Geography
- Location: Yola, Adamawa State, Nigeria

Organisation
- Type: General hospital

Services
- Emergency department: Available

History
- Founded: 1998

Links
- Website: www.fmcyola.gov.ng
- Lists: Hospitals in Nigeria

= Federal Medical Centre, Yola =

Federal Medical Centre in Nigeria

Federal Medical Centre, Yola is a federal government of Nigeria medical centre located in Yola, Adamawa State, Nigeria. The former chief medical director is Auwal Abubakar.

== History ==
Federal Medical Centre, Yola was established on 21 August 1998. The hospital was formerly known as Yola Specialist Hospital, Yola.

== CMD ==
The former chief medical director is Auwal Abubakar which was succeeded by the new chairman appointed by president Bola Ahmed Tinubu is Bashir Gumel.

== Departments ==
Federal Medical Centre Yola has both a clinical and non clinical department.

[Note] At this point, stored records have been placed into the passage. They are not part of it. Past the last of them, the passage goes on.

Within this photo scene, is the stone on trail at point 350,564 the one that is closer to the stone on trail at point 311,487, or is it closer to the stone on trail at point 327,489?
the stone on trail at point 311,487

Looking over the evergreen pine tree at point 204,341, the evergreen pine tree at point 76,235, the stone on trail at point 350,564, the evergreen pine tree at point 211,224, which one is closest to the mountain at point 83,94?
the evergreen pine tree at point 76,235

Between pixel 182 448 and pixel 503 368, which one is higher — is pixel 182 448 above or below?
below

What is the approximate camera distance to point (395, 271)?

=== Clinical department ===
Department of Anaesthesia

Department of anatomy and forensic department

Department of Accident and emergency

Department of chemical pathology

Department of dental and maxillofacial

Department of dietetics

Department of family medicine

Department of Haematology and blood transfusion

Department of health information management

Department of internal medicine

Department of medical and welfare

Department of nursing science

Department of gynecology

Department of Otorhinolaryngology

Department of orthopedic and trauma

Department of paedratics

Department of pharmacy

Department of physiotherapy

Department of public health

Department of surgery.

=== Non clinical department ===
Administration

Audit

CMD office

Ict

Accounting and information

Procurement

Store

== Upgrade To Teaching Hospital. ==
The federal medical center yola was upgrade to Madibo Adama university teaching hospital by the federal government in December 2024.

== Separation of Twins ==
There was a separation of conjoined twins in the federal medical center yola which makes it the third successful conjoined twins separation in the medical center.